The restoration involved the repairing of certain holes and tears. The color of the pattern was unfaded, a result of
the marvelous inks used by the manufacturer. It might be well to mention here that the manufacturer, Jean Zuber, was honored by King Louis
Philippe in 1834 when he was presented with the Legion of Honor. It was in this same year that "Scenic America" was first printed.
French scenic wallpaper was designed to be used above a wainscotting, as it is in the White House, and was purposely
made with a deep expanse of background, part of which could be cut off to accommodate a low-ceilinged room. The firm restoring the paper ran
into a small problem in the lofty reception room. This was solved on one portion of the paper by painting in a few inches of blue sky.

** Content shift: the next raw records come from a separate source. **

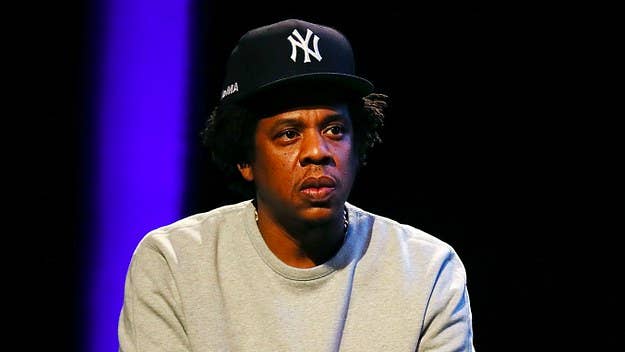 The company raised $8,000 on Kickstarter to create a book titled "AB to Jay-Z."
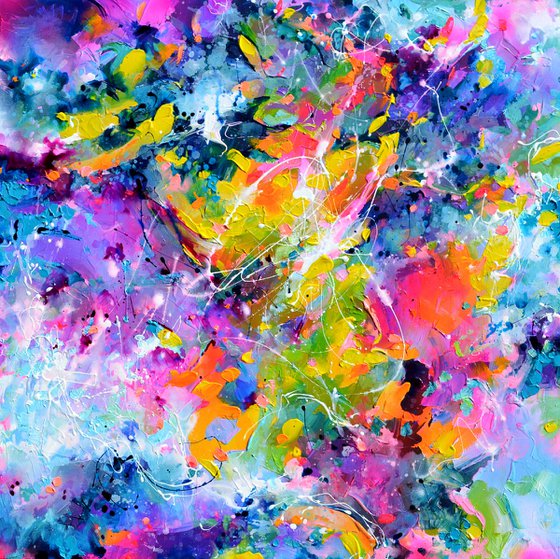 Fresh Moods 111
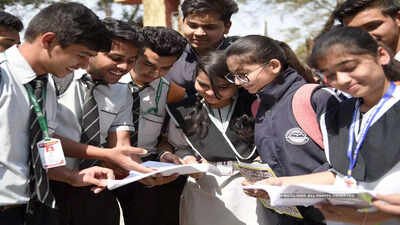 BSEH Class 10 result 2026 out with 89.60% pass percentage; girls outperform boys as Deepika tops Haryana board exams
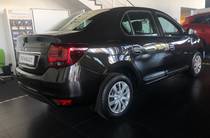 Renault Logan Life+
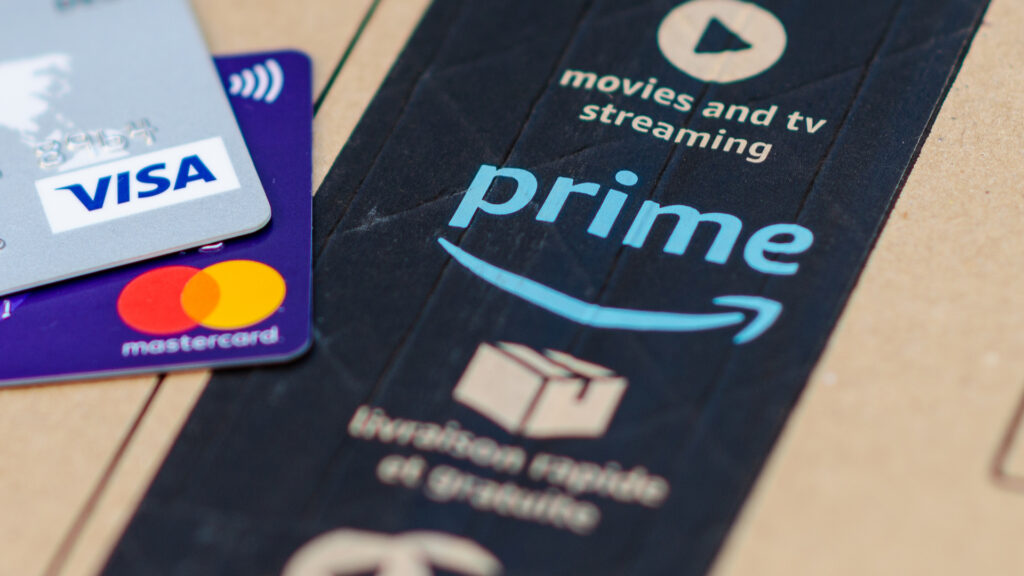 5 money saving tips with Amazon Prime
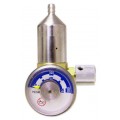 BW REG-1.0 Calibration Gas Regulator for GasAlert, 1.0 LPM-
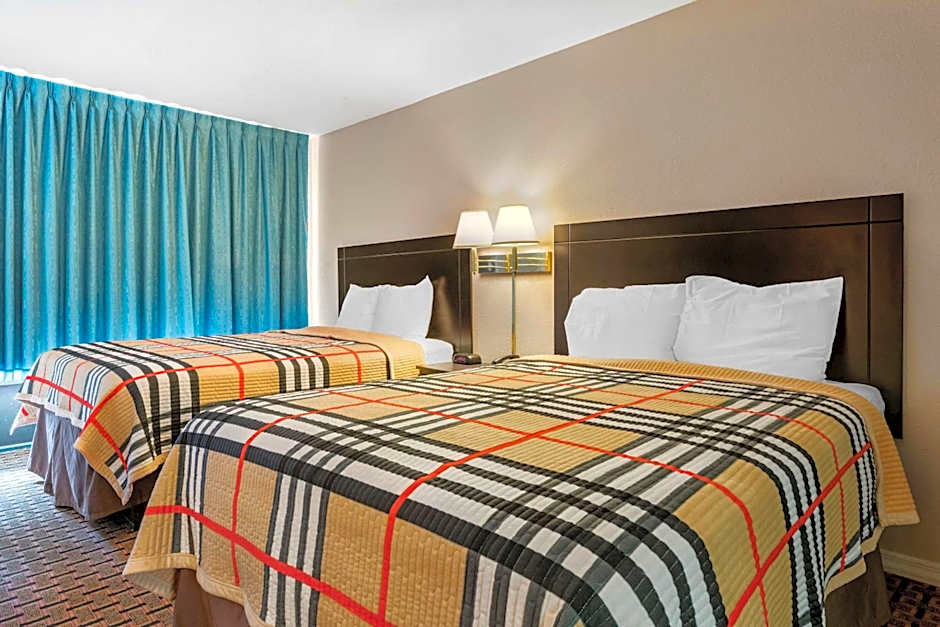 Rodeway Inn New Port Richey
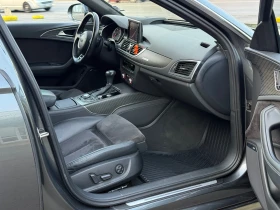 Audi A6 3xS-line/Night Vision/Bose/360/HeadUp/Keyless | Mobile.bg    10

The richly colored paper adds much to a roomful of graceful Federal furniture which was donated by the National
Society of Interior Designers during the Eisenhower Administration. A beige oval rug in the style of Aubusson has a border in yellow, blue and
green which incorporates the symbols of all the states. Crystal light fixtures, brass accessories, and sunny yellow silk damask upholstery are
fresh notes against the white woodwork.
Tourists to the White House, have on occasions, voiced their disappointment for not being able to see this historic
wallpaper. The reason, of course, is that the ground floor has never been open to the public on the regular sight-seeing schedule. The
Diplomatic Reception Room is used too much by the President and the First Lady, for it to become a "public room." So who gets to see the
"Scenic America" wallpaper, which once graced the walls of the Stoner property in Thurmont? Only those few important people who have friends
on Capitol Hill or in the government. Special tours are arranged through the offices of Congressmen, Senators and Cabinet members. All guests
at state dinners at the White House get to see what has been dubbed "the wallpaper room." This is a good name too, for it is the only room at
the White House which is papered.
The accompanying photos, perhaps the only ones ever taken, show some of the scenes of the historic wallpaper as it
appeared on the walls of the Stoner home shortly before it was removed. Credit for these photos belong to photographer William Riffle, who
wishes now, that he had taken the wallpaper itself. rather than just pictures of it.